Work to complete:
Can you update the lines starting at the beginning of the listing and ending at the line containing "182H117L121 188H125V190L136 188V176H134V172H132L128", replacing "instance_id" with "object_id", and return only those lines with nothing else changed?

Given data:
________________________________________

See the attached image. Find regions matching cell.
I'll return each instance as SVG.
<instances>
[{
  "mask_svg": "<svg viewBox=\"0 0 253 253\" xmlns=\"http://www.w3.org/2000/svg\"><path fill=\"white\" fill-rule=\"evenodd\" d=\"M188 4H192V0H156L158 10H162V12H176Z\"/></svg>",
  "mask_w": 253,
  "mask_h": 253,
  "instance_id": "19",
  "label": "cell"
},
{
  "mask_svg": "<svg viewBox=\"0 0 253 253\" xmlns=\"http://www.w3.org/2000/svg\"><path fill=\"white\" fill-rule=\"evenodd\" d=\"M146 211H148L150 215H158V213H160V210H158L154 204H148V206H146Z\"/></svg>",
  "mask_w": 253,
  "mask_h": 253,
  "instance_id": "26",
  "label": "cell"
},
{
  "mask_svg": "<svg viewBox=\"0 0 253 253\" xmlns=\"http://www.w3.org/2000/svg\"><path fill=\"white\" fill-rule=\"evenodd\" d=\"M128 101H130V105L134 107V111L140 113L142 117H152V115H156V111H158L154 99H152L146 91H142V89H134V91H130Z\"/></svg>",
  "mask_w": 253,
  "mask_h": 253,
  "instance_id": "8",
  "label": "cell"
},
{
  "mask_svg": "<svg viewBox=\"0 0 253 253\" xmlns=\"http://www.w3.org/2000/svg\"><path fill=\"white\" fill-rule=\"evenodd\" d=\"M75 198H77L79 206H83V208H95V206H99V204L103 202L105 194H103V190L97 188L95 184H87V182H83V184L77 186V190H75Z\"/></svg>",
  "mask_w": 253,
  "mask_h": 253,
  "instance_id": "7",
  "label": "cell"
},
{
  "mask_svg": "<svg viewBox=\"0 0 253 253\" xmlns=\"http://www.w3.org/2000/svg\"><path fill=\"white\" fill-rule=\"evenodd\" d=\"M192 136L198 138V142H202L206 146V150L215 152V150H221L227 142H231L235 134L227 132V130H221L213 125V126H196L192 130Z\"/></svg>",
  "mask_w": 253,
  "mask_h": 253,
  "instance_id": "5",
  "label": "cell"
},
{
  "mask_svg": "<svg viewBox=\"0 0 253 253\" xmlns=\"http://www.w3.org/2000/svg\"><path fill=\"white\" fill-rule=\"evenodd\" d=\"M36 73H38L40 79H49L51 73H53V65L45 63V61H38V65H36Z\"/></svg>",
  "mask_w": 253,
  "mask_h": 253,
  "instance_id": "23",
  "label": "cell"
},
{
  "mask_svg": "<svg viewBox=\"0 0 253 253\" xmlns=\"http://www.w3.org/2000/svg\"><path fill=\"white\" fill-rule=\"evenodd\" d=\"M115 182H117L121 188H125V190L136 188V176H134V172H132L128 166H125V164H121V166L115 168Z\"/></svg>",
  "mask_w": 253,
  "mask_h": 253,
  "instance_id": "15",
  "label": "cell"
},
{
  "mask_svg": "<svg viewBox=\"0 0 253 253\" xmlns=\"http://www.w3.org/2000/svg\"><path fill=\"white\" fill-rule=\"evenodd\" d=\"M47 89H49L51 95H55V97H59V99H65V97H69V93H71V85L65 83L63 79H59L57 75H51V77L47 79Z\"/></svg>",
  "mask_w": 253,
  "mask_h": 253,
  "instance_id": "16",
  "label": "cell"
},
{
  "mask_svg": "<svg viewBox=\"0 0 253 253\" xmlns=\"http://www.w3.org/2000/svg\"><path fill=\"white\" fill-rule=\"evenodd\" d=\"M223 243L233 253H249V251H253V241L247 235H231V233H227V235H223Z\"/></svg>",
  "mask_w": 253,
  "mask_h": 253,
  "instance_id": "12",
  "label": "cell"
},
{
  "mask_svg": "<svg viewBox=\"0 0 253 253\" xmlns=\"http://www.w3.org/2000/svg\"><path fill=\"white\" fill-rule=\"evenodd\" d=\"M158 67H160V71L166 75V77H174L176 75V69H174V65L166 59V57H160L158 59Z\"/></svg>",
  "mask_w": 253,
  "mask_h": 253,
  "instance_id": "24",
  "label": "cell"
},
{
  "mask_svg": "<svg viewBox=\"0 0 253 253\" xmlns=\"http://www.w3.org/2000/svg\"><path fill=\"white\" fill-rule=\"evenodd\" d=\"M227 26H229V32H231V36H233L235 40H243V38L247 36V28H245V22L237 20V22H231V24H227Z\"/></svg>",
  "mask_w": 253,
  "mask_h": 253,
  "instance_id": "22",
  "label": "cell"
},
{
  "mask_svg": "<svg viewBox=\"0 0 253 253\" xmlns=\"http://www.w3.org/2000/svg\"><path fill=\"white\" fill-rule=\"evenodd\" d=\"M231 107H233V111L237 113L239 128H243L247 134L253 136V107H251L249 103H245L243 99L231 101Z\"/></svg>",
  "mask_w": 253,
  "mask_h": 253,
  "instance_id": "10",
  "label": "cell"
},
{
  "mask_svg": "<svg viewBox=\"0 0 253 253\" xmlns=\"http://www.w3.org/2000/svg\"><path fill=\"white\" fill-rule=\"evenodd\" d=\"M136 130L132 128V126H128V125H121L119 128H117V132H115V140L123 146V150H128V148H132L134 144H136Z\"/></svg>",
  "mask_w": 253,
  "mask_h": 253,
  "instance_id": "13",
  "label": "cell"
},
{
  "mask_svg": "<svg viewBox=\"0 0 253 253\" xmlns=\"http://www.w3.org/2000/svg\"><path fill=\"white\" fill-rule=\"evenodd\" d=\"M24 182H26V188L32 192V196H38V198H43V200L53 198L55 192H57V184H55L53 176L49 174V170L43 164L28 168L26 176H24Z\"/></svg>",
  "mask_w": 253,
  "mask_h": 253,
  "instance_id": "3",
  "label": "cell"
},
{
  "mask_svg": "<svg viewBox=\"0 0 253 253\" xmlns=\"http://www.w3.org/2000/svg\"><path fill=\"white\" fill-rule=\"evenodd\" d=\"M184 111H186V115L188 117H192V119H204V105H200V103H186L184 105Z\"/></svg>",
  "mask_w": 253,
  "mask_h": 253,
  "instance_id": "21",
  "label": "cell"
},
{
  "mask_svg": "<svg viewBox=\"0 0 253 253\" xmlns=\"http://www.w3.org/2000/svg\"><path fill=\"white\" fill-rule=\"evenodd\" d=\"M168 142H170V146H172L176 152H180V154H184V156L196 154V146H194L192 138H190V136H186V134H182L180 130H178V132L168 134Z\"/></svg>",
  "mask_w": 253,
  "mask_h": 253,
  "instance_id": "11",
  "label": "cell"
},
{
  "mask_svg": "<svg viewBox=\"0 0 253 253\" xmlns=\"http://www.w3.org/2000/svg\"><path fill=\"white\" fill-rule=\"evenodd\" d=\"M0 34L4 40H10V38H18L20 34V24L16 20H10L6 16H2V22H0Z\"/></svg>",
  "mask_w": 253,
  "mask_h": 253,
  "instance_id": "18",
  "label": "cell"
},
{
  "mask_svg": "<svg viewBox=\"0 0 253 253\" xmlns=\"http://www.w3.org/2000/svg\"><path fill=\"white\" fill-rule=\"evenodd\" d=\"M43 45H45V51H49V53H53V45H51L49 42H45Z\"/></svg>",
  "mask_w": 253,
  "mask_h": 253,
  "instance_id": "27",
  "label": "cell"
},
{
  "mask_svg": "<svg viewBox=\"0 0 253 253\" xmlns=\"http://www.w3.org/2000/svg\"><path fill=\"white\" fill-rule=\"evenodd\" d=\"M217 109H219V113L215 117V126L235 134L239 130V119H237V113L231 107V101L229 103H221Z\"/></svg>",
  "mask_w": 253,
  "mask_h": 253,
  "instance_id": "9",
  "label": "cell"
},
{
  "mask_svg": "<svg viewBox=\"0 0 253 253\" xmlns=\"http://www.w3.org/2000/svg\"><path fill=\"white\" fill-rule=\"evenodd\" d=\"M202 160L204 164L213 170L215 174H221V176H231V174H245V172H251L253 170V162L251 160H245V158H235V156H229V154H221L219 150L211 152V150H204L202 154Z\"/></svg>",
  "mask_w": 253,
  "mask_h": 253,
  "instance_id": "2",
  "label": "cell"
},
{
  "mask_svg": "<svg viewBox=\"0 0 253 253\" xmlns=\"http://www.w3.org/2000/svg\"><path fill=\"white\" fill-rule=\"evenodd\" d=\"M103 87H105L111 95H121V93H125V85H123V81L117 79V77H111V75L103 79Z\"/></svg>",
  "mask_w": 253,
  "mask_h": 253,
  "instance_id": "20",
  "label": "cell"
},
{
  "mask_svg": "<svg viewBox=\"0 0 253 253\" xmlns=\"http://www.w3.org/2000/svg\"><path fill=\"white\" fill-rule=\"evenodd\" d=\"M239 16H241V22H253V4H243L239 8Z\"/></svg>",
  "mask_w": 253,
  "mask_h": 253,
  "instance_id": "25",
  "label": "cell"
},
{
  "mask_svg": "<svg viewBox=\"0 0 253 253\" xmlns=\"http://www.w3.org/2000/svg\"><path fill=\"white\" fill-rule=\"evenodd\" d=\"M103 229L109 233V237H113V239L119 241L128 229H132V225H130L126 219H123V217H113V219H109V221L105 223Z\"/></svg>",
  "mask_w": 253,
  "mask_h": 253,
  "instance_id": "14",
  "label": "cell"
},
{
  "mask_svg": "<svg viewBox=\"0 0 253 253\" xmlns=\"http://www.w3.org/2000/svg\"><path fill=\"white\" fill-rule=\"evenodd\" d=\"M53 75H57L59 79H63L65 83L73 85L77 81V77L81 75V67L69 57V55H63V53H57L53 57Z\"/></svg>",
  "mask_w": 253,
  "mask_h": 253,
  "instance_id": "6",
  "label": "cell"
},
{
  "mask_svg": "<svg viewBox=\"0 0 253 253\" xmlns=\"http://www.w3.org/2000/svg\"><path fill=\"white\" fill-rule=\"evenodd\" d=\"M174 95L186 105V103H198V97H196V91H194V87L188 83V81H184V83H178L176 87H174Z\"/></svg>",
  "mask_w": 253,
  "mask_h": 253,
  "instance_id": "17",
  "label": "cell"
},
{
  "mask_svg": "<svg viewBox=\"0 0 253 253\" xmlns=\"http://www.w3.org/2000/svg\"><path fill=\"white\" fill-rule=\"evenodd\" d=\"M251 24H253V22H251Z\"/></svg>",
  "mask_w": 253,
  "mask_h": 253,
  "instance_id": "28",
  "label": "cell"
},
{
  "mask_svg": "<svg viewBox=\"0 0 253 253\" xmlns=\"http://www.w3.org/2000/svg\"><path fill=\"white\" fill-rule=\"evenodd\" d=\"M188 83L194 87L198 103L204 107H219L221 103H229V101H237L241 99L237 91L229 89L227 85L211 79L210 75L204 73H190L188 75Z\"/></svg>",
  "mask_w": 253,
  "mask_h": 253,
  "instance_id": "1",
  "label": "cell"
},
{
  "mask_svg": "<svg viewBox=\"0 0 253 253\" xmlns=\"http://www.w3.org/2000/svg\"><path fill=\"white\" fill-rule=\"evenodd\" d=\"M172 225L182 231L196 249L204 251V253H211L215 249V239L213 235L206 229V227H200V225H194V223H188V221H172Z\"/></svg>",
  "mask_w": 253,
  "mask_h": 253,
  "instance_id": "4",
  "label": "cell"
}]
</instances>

________________________________________

Solved exercise:
See the attached image. Find regions matching cell.
I'll return each instance as SVG.
<instances>
[{
  "mask_svg": "<svg viewBox=\"0 0 253 253\" xmlns=\"http://www.w3.org/2000/svg\"><path fill=\"white\" fill-rule=\"evenodd\" d=\"M188 4H192V0H156L158 10H162V12H176Z\"/></svg>",
  "mask_w": 253,
  "mask_h": 253,
  "object_id": "19",
  "label": "cell"
},
{
  "mask_svg": "<svg viewBox=\"0 0 253 253\" xmlns=\"http://www.w3.org/2000/svg\"><path fill=\"white\" fill-rule=\"evenodd\" d=\"M146 211H148L150 215H158V213H160V210H158L154 204H148V206H146Z\"/></svg>",
  "mask_w": 253,
  "mask_h": 253,
  "object_id": "26",
  "label": "cell"
},
{
  "mask_svg": "<svg viewBox=\"0 0 253 253\" xmlns=\"http://www.w3.org/2000/svg\"><path fill=\"white\" fill-rule=\"evenodd\" d=\"M128 101H130V105L134 107V111L140 113L142 117H152V115H156V111H158L154 99H152L146 91H142V89H134V91H130Z\"/></svg>",
  "mask_w": 253,
  "mask_h": 253,
  "object_id": "8",
  "label": "cell"
},
{
  "mask_svg": "<svg viewBox=\"0 0 253 253\" xmlns=\"http://www.w3.org/2000/svg\"><path fill=\"white\" fill-rule=\"evenodd\" d=\"M75 198H77L79 206H83V208H95V206H99V204L103 202L105 194H103V190L97 188L95 184H87V182H83V184L77 186V190H75Z\"/></svg>",
  "mask_w": 253,
  "mask_h": 253,
  "object_id": "7",
  "label": "cell"
},
{
  "mask_svg": "<svg viewBox=\"0 0 253 253\" xmlns=\"http://www.w3.org/2000/svg\"><path fill=\"white\" fill-rule=\"evenodd\" d=\"M192 136L198 138V142H202L206 146V150L215 152V150H221L227 142H231L235 134L227 132V130H221L213 125V126H196L192 130Z\"/></svg>",
  "mask_w": 253,
  "mask_h": 253,
  "object_id": "5",
  "label": "cell"
},
{
  "mask_svg": "<svg viewBox=\"0 0 253 253\" xmlns=\"http://www.w3.org/2000/svg\"><path fill=\"white\" fill-rule=\"evenodd\" d=\"M36 73H38L40 79H49L51 73H53V65L45 63V61H38V65H36Z\"/></svg>",
  "mask_w": 253,
  "mask_h": 253,
  "object_id": "23",
  "label": "cell"
},
{
  "mask_svg": "<svg viewBox=\"0 0 253 253\" xmlns=\"http://www.w3.org/2000/svg\"><path fill=\"white\" fill-rule=\"evenodd\" d=\"M115 182H117L121 188H125V190L136 188V176H134V172H132L128 166H125V164H121V166L115 168Z\"/></svg>",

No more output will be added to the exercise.